Comments & critiques on cultural events and New York City happenings.
Sunday, December 13, 2015
Julliard Drama's "As Five Years Pass" by Spanish Playwright/Poet F.G. Lorca
The final Julliard Drama production was "As Five Years Pass" by Spanish playwright/poet Federico Garcia Lorca. Lorca (b. Spain 1898-1936) writing was on the forefront of surrealism & futurism. His plays are both beautifully poetic and disturbingly absurd. The play's themes deal with unrequitted love and impending death. Lorca's complex pros spoke to embracing hope, love & the preciousness of life itself.
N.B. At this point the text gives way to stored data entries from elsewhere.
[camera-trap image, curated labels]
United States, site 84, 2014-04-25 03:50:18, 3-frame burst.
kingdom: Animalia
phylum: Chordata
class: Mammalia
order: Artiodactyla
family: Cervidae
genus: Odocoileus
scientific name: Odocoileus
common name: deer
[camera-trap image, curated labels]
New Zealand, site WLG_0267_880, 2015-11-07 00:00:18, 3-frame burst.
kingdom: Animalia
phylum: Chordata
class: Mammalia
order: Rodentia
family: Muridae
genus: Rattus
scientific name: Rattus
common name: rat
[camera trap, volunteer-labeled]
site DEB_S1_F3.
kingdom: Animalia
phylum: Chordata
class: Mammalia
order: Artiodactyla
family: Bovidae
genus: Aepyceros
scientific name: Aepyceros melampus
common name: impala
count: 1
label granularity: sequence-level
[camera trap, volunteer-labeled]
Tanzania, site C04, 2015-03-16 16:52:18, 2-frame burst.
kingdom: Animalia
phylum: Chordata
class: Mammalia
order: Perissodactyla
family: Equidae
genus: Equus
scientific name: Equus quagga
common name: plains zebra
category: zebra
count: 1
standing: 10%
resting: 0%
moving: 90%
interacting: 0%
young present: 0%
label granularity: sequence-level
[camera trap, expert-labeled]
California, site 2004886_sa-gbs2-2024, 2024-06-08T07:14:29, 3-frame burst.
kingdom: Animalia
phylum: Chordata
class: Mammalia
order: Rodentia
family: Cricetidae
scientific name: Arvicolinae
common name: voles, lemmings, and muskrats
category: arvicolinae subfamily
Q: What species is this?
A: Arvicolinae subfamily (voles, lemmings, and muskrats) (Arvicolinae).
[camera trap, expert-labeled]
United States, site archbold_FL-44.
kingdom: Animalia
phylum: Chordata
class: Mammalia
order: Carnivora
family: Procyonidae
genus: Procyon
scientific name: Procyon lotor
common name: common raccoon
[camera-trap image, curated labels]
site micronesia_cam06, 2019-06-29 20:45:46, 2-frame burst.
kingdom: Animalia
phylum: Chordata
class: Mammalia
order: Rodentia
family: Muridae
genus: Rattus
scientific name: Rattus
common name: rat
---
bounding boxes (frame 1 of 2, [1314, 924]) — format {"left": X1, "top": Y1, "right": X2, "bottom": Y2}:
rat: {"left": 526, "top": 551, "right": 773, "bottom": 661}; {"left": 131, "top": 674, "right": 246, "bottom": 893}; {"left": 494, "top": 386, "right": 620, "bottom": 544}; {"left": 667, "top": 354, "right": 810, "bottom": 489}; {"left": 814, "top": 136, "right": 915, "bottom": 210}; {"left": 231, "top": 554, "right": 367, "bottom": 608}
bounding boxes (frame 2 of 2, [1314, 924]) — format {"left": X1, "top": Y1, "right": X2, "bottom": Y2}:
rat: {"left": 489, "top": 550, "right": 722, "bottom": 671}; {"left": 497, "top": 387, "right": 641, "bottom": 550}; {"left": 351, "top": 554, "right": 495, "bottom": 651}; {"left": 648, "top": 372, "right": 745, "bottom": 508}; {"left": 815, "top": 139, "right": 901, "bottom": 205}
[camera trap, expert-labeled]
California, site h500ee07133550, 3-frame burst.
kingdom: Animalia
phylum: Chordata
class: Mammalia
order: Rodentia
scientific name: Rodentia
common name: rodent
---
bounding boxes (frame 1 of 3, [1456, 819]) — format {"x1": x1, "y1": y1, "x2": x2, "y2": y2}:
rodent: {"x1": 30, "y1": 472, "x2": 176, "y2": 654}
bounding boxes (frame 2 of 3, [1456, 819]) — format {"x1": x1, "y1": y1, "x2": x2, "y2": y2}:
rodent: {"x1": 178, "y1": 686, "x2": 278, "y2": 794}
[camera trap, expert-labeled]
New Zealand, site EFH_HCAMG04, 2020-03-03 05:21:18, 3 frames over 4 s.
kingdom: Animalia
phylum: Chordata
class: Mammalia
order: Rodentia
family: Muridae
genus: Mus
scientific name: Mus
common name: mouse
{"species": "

This was an ambitious production that felt mockingly absurd and irritating. The opening tempest had a motley cast perform a bizarre choreography not unlike "Rocky Horror Picture Show." Strange characters came and went with little semblance to rhyme or reason. Perhaps, the best way to enjoy the performance was to embrace the eerie dreamlike quality to prevail. The interesting art direction provided a surreal aesthetic. But, the play was precocious and disquieting. The students ardent performances were admirable but unremarkable, except for Justin Cunningham as the Old Man. His presence served as an admirable anchor to a rambling of nonsense amidst intermittemt exquisite prose. I appreciated the students' interpretion of Lorca's work but I did not enjoy it. Lorca was executed by Spanish Nationalists at the start of the Spanish Civil War for his Marxists views and sexual orientation. This serious undertaking felt awash with flotsam and jetsam leftover from a storm.